Improving Mental Healthcare in the Re-Entry System Act of 2025
Improves mental health screening, diagnosis, and continuity of care for people re-entering society after incarceration, linking them to community services and reducing recidivism.
Improves mental health screening, diagnosis, and continuity of care for people re-entering society after incarceration, linking them to community services and reducing recidivism.
Status: Introduced in House (Mikie Sherrill, primary sponsor)
Introduced: May 26, 2025
Committee referral: House Committee on the Judiciary (Feb 14, 2025)
Subsequent House actions: Referred to Local & Consent Calendars (May 29–30, 2025); Laid before the House and placed on Congratulatory & Memorial Resolutions Calendar; Adopted and reported enrolled (June 1, 2025).

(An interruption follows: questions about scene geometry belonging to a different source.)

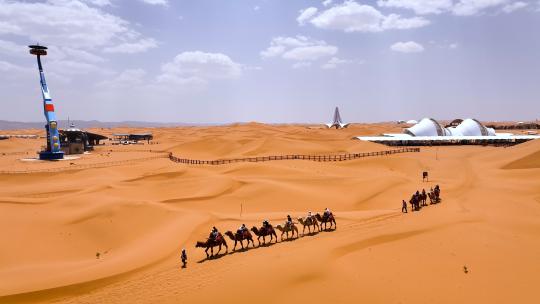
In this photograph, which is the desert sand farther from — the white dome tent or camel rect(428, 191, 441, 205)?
the white dome tent

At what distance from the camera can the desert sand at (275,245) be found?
12.5m

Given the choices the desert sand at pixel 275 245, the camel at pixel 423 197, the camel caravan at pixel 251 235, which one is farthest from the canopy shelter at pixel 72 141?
the camel at pixel 423 197

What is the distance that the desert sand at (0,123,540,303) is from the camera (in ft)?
41.0

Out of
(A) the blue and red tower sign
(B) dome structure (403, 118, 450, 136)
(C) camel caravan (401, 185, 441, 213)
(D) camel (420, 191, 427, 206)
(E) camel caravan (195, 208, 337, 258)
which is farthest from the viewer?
(B) dome structure (403, 118, 450, 136)

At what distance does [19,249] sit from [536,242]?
25.8 metres

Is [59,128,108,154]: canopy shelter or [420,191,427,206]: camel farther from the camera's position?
[59,128,108,154]: canopy shelter

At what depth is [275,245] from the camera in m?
17.5

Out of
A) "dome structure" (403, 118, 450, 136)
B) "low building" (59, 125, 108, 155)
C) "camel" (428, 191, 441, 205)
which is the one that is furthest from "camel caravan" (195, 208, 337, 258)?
"dome structure" (403, 118, 450, 136)

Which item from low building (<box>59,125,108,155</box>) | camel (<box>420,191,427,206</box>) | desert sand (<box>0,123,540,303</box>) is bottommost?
desert sand (<box>0,123,540,303</box>)

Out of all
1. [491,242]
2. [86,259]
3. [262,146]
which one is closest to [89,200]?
[86,259]

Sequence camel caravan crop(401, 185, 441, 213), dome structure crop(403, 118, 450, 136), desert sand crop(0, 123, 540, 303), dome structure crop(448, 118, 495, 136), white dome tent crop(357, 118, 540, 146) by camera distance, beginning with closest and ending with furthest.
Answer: desert sand crop(0, 123, 540, 303) → camel caravan crop(401, 185, 441, 213) → white dome tent crop(357, 118, 540, 146) → dome structure crop(403, 118, 450, 136) → dome structure crop(448, 118, 495, 136)

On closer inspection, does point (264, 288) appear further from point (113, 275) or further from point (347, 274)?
point (113, 275)

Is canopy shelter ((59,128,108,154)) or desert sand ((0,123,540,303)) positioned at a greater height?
canopy shelter ((59,128,108,154))

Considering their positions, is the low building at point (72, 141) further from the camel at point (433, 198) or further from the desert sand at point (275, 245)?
the camel at point (433, 198)
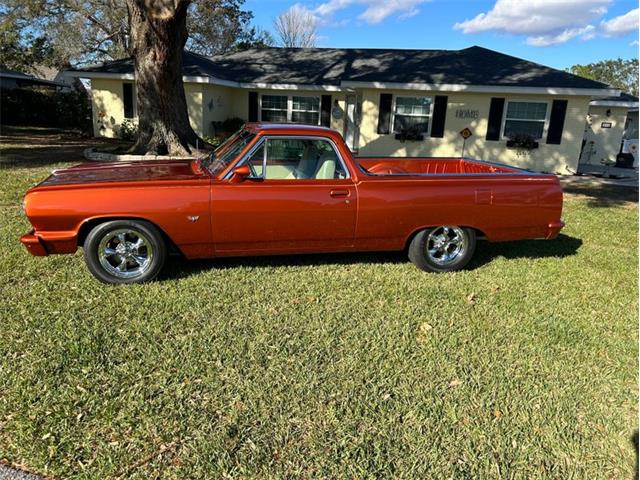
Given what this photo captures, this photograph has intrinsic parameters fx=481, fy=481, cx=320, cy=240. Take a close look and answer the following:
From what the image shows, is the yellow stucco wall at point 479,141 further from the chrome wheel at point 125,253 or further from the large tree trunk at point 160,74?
the chrome wheel at point 125,253

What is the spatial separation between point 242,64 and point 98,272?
1840 cm

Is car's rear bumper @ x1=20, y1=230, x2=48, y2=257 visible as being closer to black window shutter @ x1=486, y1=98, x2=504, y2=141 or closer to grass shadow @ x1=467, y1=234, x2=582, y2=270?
grass shadow @ x1=467, y1=234, x2=582, y2=270

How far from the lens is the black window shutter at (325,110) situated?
61.4 ft

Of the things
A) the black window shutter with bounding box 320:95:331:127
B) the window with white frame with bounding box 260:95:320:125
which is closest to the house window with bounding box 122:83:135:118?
the window with white frame with bounding box 260:95:320:125

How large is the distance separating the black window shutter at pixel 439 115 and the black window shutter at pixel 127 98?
1142 centimetres

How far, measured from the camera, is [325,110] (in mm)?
18859

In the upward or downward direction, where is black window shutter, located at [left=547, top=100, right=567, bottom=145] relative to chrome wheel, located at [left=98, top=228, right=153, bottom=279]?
Answer: upward

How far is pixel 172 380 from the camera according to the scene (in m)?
3.27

Note: The full legislative text for H.R. 1392 was not provided. The summary below explains the bill’s stated purpose and outlines typical provisions and likely impacts based on the bill title and common congressional practice for re‑entry/mental‑health legislation.
The bill’s title — “Improving Mental Healthcare in the Re‑Entry System Act of 2025” — indicates the primary intent is to strengthen assessment, treatment, continuity of care, and supportive services for individuals with mental health needs as they transition from incarceration (jail or prison) back into the community.
Because the bill text was not provided, the following describes provisions commonly found in re‑entry mental health legislation that H.R. 1392 is likely to include or authorize:
- Mandatory or enhanced mental health screening and diagnosis prior to release.
- Development of individualized re‑entry behavioral health plans linking released persons to community providers.
- Grants to states, local governments, and nonprofit/community behavioral health organizations to expand services (treatment, case management, peer support).
- Funding or reimbursement incentives to support continuity of care (medication‑assisted treatment, telehealth, housing‑linked services).
- Data sharing protocols and limited HIPAA/FERPA accommodations to allow coordination between correctional and community providers.
- Training requirements for correctional staff and re‑entry caseworkers on trauma‑informed care and crisis de‑escalation.
- Performance measures, reporting requirements, and program evaluation to track outcomes (recidivism, treatment adherence, housing stability).
If you’d like, I can: (1) search for the bill text or congressional summary, (2) produce a red‑line of how it would amend existing statutes (once text is available), or (3) prepare stakeholder impact analysis assuming specific funding or program models.
Hi! I'm your AI assistant for HR 1392. I can help you understand its provisions, impacts, and answer any questions.